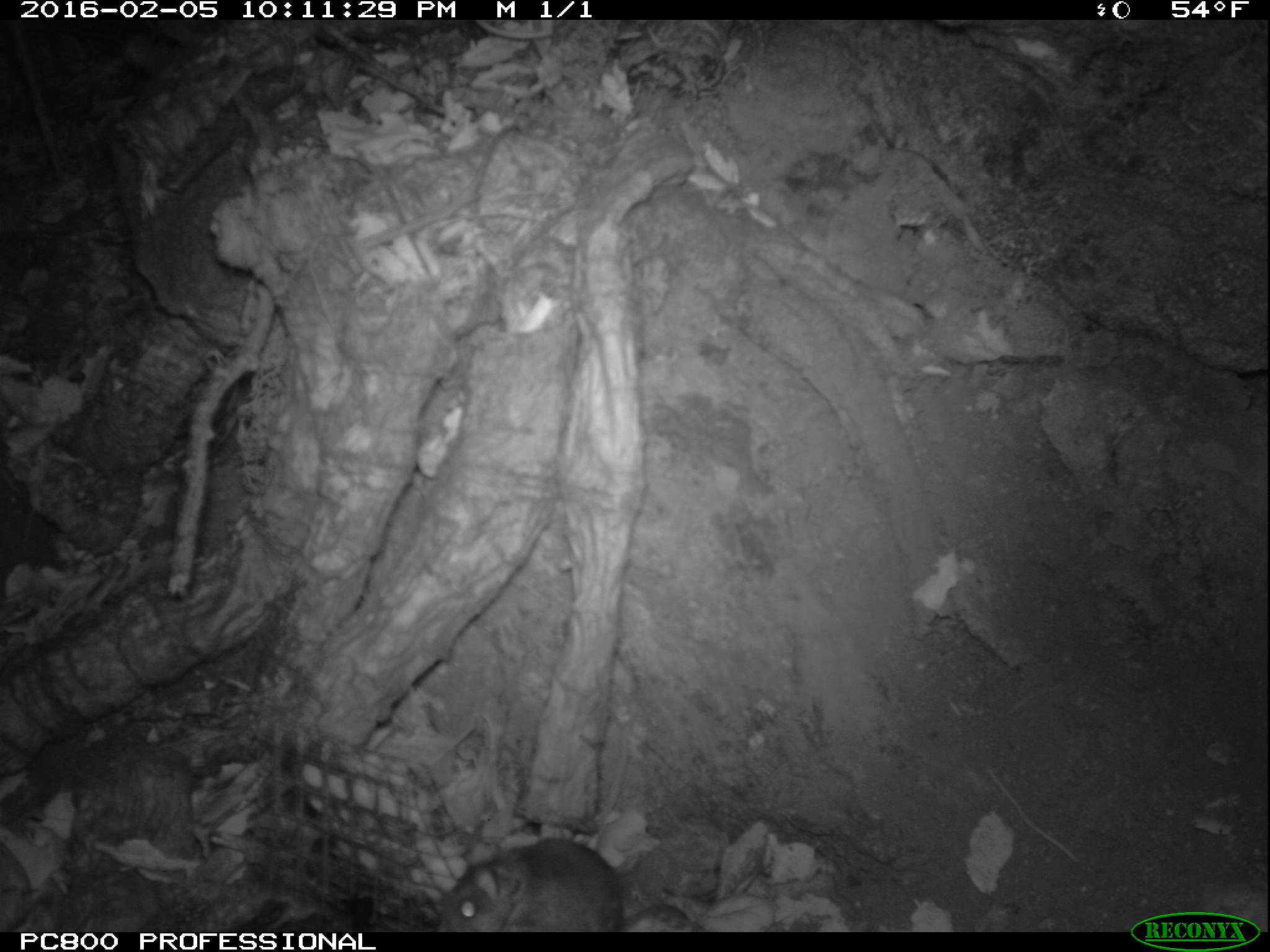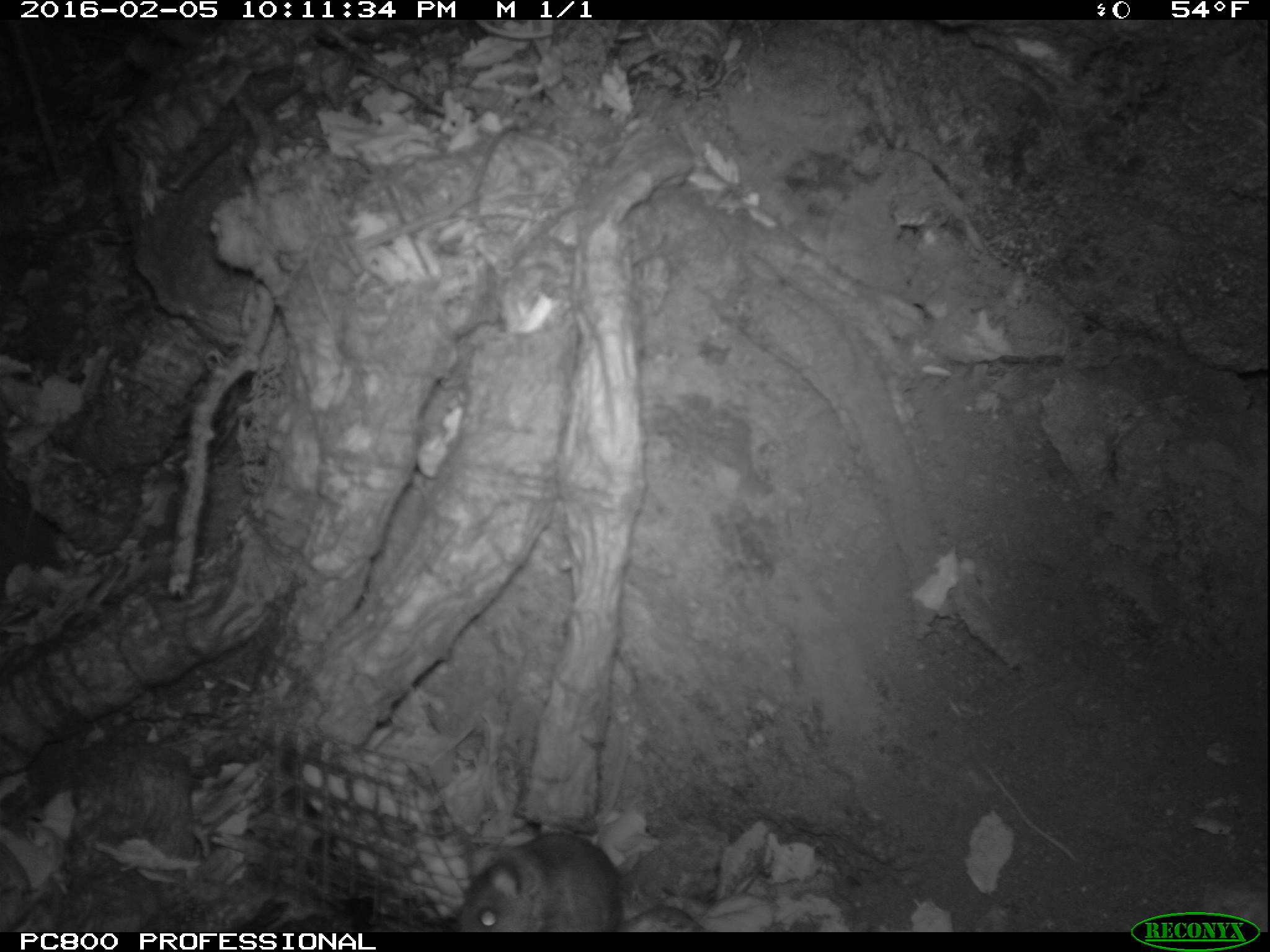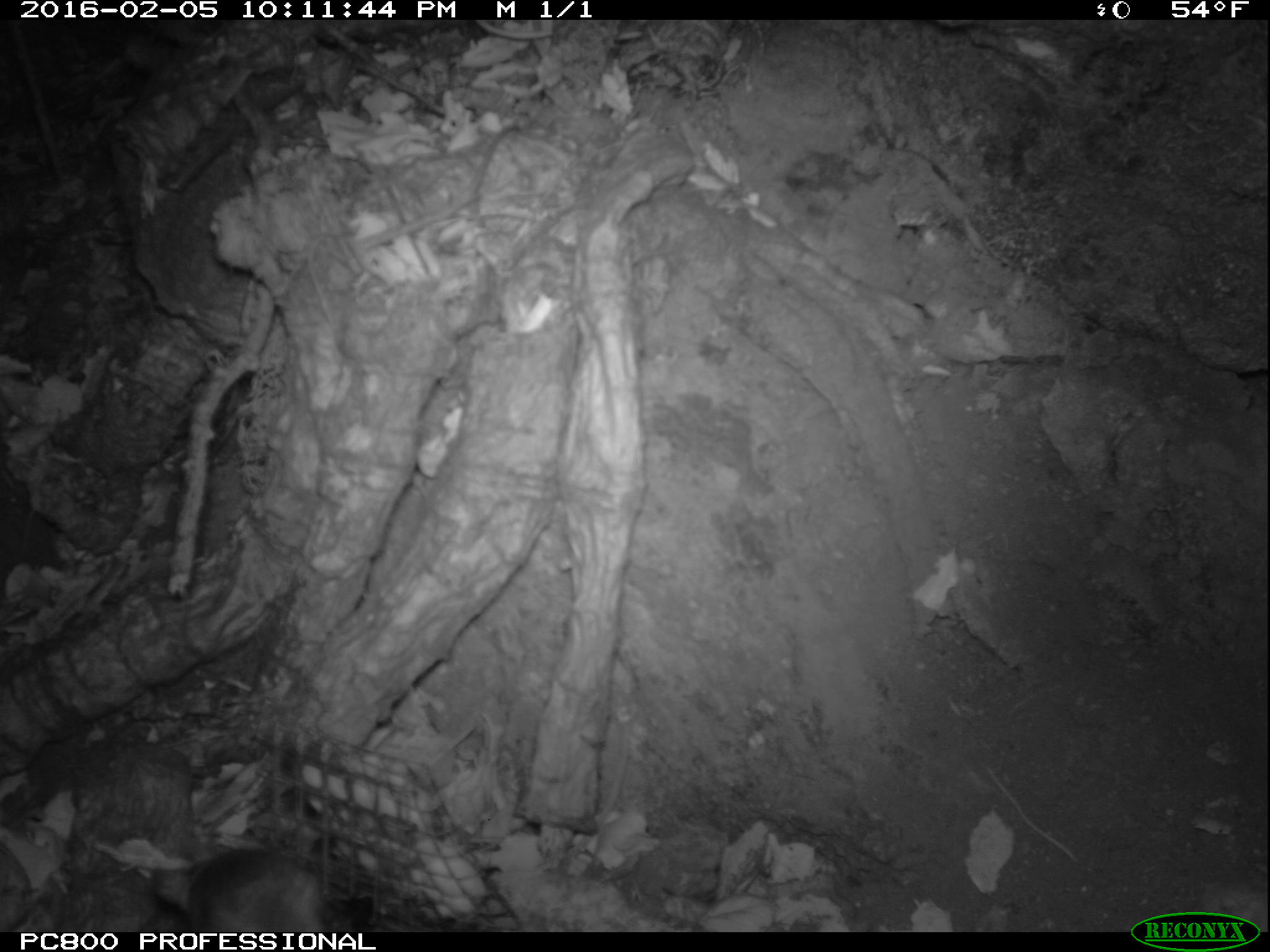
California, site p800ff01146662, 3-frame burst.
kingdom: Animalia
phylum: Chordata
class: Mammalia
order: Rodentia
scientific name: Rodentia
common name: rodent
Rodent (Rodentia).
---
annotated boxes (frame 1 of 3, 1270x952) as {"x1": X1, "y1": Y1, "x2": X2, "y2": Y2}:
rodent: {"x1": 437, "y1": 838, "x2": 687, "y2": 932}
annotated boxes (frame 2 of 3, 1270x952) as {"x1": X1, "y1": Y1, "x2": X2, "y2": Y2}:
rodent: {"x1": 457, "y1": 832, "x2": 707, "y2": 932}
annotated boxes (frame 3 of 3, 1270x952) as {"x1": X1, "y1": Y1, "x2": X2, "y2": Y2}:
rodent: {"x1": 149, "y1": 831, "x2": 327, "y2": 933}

==

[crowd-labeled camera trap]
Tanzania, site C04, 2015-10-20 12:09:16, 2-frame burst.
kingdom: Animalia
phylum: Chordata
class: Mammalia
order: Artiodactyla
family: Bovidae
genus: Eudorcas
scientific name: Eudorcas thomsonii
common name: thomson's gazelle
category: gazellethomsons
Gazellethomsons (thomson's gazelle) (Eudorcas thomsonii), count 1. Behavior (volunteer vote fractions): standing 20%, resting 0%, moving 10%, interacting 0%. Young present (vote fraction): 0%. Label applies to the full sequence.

_THE PROBLEM:_
From the data above, determine how many lines hold "site", and write only the number.

_EXERCISE ANSWER:_
2